Direction: Could you update the entries starting at the line that contains "In the image, which of" and running through the end of the entries by replacing "furthest" with "farthest" and leaving everything else unchanged? Give back only those lines.

Material provided:
----------------

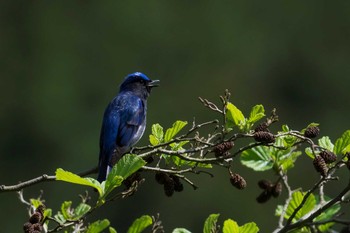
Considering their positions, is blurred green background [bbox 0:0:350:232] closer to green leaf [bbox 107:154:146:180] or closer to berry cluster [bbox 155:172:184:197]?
berry cluster [bbox 155:172:184:197]

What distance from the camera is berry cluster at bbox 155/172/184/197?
388 centimetres

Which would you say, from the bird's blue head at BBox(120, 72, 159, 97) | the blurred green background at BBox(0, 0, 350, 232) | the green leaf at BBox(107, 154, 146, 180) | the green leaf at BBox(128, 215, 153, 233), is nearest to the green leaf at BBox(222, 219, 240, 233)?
the green leaf at BBox(128, 215, 153, 233)

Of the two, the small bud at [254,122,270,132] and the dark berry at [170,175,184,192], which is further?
the dark berry at [170,175,184,192]

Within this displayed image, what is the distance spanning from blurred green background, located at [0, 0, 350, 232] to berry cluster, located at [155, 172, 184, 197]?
15734 mm

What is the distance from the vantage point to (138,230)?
361cm

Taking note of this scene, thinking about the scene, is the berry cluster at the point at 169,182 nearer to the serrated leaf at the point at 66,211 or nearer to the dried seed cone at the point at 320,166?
the serrated leaf at the point at 66,211

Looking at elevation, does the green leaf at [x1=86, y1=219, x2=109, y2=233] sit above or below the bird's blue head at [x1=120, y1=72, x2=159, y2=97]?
below

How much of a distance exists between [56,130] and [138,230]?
2289 cm

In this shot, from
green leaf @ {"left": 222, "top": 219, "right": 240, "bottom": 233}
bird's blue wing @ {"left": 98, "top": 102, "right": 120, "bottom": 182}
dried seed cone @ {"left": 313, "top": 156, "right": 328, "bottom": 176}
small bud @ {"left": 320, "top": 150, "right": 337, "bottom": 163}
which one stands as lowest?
green leaf @ {"left": 222, "top": 219, "right": 240, "bottom": 233}

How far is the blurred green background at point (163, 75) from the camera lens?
22547mm

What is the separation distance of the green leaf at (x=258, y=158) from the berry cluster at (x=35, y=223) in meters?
0.84

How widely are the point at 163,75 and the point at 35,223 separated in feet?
74.4

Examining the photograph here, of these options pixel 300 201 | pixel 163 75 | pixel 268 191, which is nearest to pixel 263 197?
pixel 268 191

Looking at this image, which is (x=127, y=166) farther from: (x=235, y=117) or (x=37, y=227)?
(x=235, y=117)
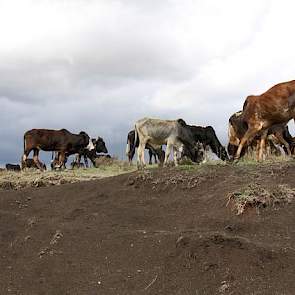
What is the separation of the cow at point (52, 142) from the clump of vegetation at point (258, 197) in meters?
16.0

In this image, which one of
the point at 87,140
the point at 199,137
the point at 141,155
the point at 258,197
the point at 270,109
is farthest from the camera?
the point at 87,140

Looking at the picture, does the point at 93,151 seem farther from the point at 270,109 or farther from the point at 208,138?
the point at 270,109

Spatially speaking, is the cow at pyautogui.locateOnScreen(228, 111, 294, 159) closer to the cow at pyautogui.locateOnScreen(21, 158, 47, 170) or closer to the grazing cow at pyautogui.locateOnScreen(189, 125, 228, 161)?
the grazing cow at pyautogui.locateOnScreen(189, 125, 228, 161)

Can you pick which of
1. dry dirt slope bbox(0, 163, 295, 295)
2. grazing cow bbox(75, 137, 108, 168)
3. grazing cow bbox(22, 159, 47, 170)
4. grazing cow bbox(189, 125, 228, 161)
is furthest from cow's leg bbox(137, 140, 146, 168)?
grazing cow bbox(75, 137, 108, 168)

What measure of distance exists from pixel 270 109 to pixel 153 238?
6.86m

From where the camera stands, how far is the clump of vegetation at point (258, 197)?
9.34m

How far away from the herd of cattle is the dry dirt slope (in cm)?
356

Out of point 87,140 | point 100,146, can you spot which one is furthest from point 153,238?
point 100,146

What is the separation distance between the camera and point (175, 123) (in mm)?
21375

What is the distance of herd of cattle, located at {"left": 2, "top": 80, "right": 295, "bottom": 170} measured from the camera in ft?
48.4

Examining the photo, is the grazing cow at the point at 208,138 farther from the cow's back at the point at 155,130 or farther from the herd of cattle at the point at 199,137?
the cow's back at the point at 155,130

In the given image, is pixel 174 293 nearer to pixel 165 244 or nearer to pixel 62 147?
pixel 165 244

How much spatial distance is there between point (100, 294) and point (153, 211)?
270 cm

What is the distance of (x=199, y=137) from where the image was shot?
24.2 m
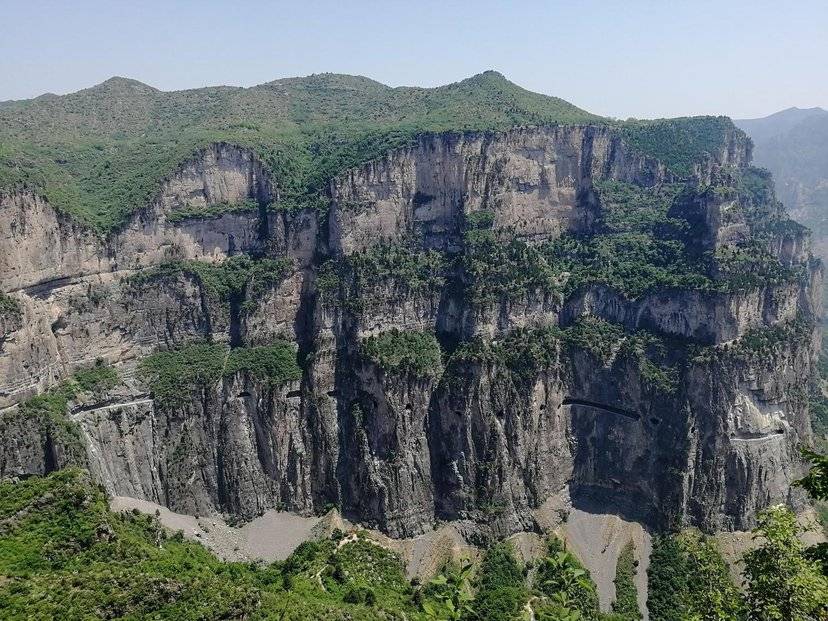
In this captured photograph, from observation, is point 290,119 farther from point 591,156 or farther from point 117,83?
point 591,156

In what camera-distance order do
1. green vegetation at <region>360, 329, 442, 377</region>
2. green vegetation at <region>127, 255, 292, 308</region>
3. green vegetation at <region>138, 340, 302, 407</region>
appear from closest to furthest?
green vegetation at <region>138, 340, 302, 407</region> → green vegetation at <region>360, 329, 442, 377</region> → green vegetation at <region>127, 255, 292, 308</region>

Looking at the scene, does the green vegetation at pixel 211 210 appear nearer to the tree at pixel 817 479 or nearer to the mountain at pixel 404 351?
the mountain at pixel 404 351

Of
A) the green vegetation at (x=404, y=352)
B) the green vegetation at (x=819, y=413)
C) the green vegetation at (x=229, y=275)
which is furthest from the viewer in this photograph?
the green vegetation at (x=819, y=413)

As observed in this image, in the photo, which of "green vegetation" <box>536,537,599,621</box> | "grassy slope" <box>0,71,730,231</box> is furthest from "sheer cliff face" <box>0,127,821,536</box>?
"green vegetation" <box>536,537,599,621</box>

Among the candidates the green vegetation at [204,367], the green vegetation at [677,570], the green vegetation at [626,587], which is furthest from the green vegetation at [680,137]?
the green vegetation at [204,367]

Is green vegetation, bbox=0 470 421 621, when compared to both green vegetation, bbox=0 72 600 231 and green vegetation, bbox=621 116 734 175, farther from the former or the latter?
green vegetation, bbox=621 116 734 175

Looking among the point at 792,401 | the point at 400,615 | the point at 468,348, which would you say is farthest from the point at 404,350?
the point at 792,401
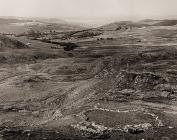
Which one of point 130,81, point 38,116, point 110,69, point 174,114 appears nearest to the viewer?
point 174,114

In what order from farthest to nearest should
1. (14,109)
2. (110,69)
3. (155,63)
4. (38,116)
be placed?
(155,63) → (110,69) → (14,109) → (38,116)

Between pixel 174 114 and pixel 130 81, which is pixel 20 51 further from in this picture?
pixel 174 114

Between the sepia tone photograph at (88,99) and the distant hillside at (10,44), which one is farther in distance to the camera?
the distant hillside at (10,44)

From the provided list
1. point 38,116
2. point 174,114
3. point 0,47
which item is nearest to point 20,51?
point 0,47

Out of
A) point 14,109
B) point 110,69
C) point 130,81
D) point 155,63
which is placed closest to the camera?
point 14,109

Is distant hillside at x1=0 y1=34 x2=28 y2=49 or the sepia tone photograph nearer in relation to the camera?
the sepia tone photograph

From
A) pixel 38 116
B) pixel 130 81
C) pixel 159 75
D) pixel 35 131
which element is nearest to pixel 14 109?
pixel 38 116

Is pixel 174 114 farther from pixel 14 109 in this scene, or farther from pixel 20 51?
pixel 20 51

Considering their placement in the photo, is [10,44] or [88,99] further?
[10,44]

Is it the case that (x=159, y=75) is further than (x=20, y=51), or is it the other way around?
(x=20, y=51)
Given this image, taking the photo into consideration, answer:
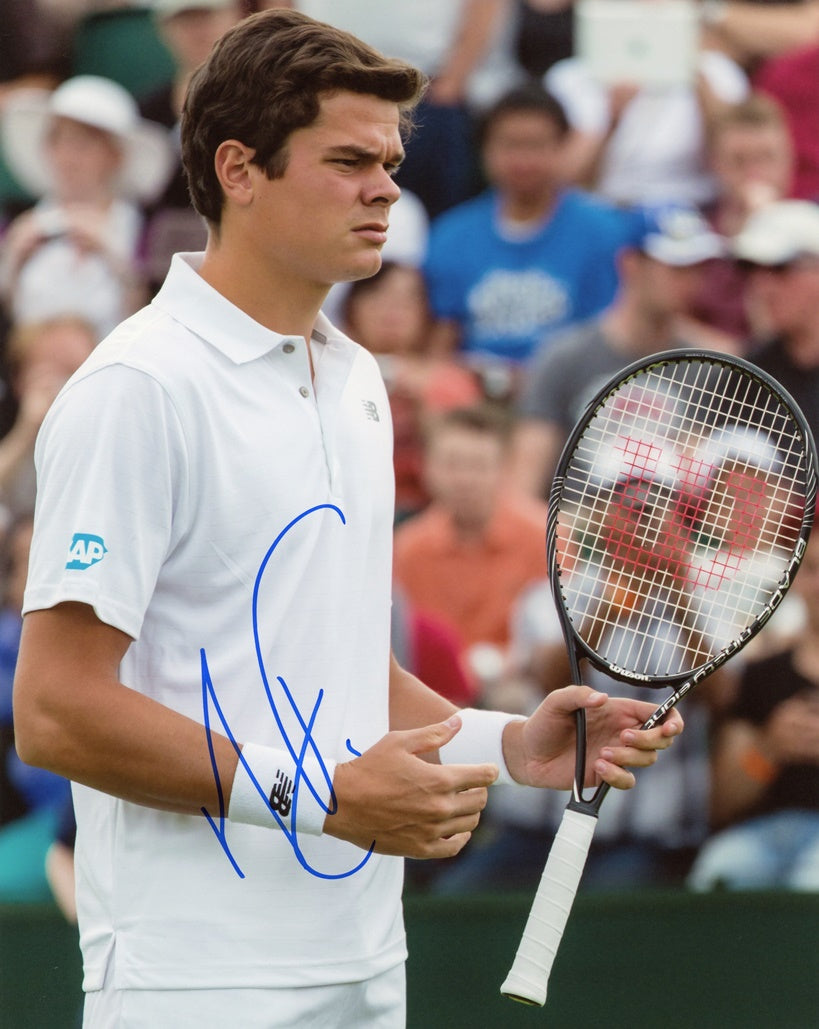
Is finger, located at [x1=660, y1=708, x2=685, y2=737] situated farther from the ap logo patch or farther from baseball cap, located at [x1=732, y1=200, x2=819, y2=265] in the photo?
baseball cap, located at [x1=732, y1=200, x2=819, y2=265]

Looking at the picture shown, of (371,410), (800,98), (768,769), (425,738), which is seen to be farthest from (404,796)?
(800,98)

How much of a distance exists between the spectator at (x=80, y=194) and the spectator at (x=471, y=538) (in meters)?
1.15

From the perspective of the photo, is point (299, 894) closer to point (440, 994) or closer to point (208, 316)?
point (208, 316)

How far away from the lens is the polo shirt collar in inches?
71.4

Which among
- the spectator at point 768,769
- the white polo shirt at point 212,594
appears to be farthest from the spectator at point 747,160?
the white polo shirt at point 212,594

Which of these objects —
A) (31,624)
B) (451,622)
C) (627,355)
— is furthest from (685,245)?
(31,624)

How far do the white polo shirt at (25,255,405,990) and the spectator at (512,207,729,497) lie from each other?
3.16 metres

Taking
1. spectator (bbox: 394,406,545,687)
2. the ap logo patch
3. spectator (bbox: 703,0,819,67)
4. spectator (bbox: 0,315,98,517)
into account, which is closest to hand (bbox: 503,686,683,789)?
the ap logo patch

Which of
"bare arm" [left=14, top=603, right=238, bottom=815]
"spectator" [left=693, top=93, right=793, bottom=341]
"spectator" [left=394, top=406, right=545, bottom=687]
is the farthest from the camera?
"spectator" [left=693, top=93, right=793, bottom=341]

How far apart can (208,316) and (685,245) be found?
3.62m

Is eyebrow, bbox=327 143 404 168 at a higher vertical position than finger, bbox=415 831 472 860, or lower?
higher

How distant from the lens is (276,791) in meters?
1.71

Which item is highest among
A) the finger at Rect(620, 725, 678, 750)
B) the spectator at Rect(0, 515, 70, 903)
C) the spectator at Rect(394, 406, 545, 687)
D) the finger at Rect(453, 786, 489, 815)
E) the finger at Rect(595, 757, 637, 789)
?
the finger at Rect(453, 786, 489, 815)
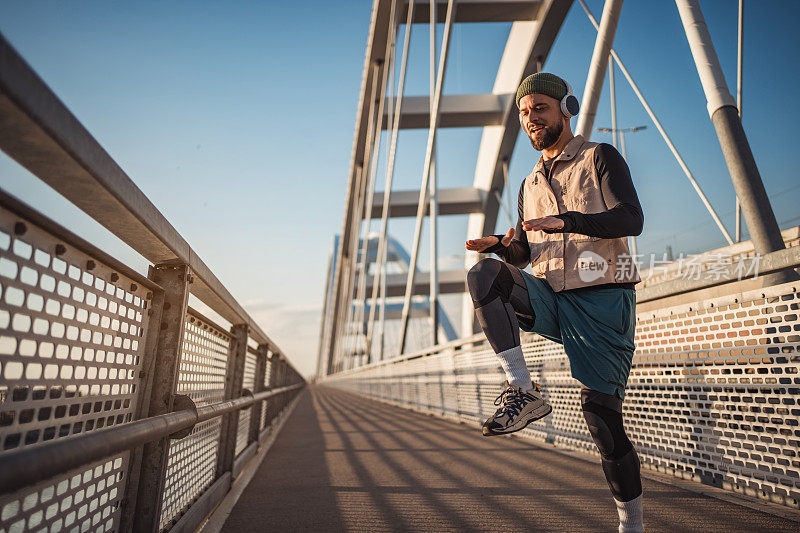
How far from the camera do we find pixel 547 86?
76.8 inches

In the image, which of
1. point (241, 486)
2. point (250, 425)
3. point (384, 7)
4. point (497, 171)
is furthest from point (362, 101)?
point (241, 486)

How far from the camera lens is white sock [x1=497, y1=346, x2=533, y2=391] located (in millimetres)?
1741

----------------

Written response:
In the image, which of
1. point (241, 486)
2. point (250, 425)
3. point (384, 7)
4. point (497, 171)
is farthest from point (362, 101)?
point (241, 486)

How far from the camera lens is white sock [x1=497, y1=346, x2=533, y2=391] located (in millimetres)?
1741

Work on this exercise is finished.